SalaryPeak

Senior / Staff SLM & VLM Engineer - Post-Training, Tool Calling & Agents

JABIL CIRCUIT (SINGAPORE) PTE. LTD.
Singapore 5+ years Posted 2w ago

Salary Range

SGD 120,000 - SGD 180,000 /year

SGD 10,000 - SGD 15,000/month

Skills Required

Excellent Communication SkillsContinuous ImprovementA/B TestingSoftware EngineeringProblem SolvingPyTorchCUDAPythonHigh Performance ComputingDistillationC++

Job Description

Job Summary

We are looking for a highly capable engineer/researcher to lead the R&D of Small Language Models (SLMs) and Vision-Language Models (VLMs) for edge / low-latency and cost-efficient production scenarios. You will own the continuous pretraining, supervised instruction tuning (SFT), and compression/distillation pipelines, and work closely with platform teams to deliver reliable, measurable improvements in inference efficiency, tool-use success rate, and overall model quality.

Key Responsibilities

1) SLM/VLM Training: Continuous Pretraining & Instruction Tuning (SFT)

• Conduct continuous pretraining and SFT for SLMs and VLMs to improve task performance and domain adaptation.

• Build reproducible training workflows in PyTorch, including data processing, training, evaluation, and model versioning.

2) Compression, Distillation & Edge/Low-Latency Inference Optimization

• Design and implement efficient compression strategies for SLM/VLM, including knowledge distillation, pruning, and quantization-oriented training or post-training optimization.

• Optimize model serving and inference for low-latency / edge scenarios by improving throughput and cost-per-token via techniques such as quantization, caching/KV optimizations, batching strategies, and decoding-time optimizations.

3) Tool Calling System: Catalog, Routing, Validation, Fallback & Observability

• Architect and implement a production-grade tool calling (function/tool calling) framework:

• Tool cataloging and metadata/schema design

• Tool selection/routing and argument construction

• Parameter validation, result verification, and safe fallback/retry strategies

• Call-chain tracing, monitoring, and observability to improve success rate and ROI

4) RL & Reward Modeling for Alignment and Tool-Use Reliability

• Apply post-training methods such as PPO / DPO / GRPO-like optimization and reward modeling to align the model toward objectives including:

• semantic understanding

• tool-use success rate

• content generation quality and consistency

• Support both offline and online iteration loops, including policy evaluation, regression checks, and safe deployment gating.

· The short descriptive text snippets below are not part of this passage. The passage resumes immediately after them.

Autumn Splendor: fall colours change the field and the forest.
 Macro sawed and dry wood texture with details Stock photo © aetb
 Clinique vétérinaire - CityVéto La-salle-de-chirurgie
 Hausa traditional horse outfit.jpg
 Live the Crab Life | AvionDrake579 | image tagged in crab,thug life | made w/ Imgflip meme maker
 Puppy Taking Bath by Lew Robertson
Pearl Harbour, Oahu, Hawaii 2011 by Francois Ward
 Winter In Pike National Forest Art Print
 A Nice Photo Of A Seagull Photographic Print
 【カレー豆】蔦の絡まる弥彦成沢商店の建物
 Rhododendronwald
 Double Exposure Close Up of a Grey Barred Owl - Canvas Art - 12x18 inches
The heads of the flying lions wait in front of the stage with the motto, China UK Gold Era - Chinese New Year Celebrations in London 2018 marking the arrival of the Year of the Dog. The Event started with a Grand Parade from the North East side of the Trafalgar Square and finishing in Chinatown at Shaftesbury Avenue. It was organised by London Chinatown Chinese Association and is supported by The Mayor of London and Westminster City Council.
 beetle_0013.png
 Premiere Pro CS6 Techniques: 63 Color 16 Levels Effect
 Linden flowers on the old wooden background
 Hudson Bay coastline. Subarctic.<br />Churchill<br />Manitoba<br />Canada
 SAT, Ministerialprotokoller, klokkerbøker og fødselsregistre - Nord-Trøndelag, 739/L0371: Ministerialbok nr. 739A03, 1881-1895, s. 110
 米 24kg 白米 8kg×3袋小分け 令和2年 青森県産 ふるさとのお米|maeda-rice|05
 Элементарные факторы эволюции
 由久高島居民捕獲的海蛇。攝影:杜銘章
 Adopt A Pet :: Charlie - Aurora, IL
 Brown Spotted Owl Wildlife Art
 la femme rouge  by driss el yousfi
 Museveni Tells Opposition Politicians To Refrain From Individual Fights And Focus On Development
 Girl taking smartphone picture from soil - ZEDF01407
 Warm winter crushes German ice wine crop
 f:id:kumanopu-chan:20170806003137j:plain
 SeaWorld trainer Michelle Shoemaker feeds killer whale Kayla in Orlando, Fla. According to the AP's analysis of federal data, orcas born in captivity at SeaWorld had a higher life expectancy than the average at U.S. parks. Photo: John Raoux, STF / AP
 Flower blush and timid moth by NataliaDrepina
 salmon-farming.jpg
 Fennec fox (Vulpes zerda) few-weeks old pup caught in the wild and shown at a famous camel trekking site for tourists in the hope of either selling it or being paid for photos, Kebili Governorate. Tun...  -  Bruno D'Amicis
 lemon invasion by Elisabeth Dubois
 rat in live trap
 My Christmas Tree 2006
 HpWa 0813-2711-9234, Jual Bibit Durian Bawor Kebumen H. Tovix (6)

5) Data Pipeline Automation (Collection, Cleaning, Curation)

• Design automated pipelines for data collection, filtering, cleaning, de-duplication, labeling/weak supervision, and dataset version management to continuously improve training quality.

• Ensure datasets support both SFT and preference/RL style post-training.

6) Rigorous Evaluation, Testing & Iteration

• Build robust evaluation mechanisms: offline benchmarks, task suites for tool-use, regression tests, and reliability metrics.

• Drive rapid iteration through A/B comparisons, ablations, and failure analysis, improving both quality and efficiency over time.

Required Qualifications

• Strong software engineering skills in Python and C++, including experience building ML training/evaluation pipelines in PyTorch.

• Hands-on experience in model efficiency and inference optimization (e.g., distillation, quantization, pruning, serving optimization).

• Experience with high-performance computing and acceleration: CUDA and/or SIMD, profiling and performance tuning.

• Ability to read and reproduce key ideas from recent papers and implement algorithms with strong experimental discipline.

• Ability to communicate effectively in both Chinese (Mandarin) and English as the successful candidate will have to liaise with our counterparts in China.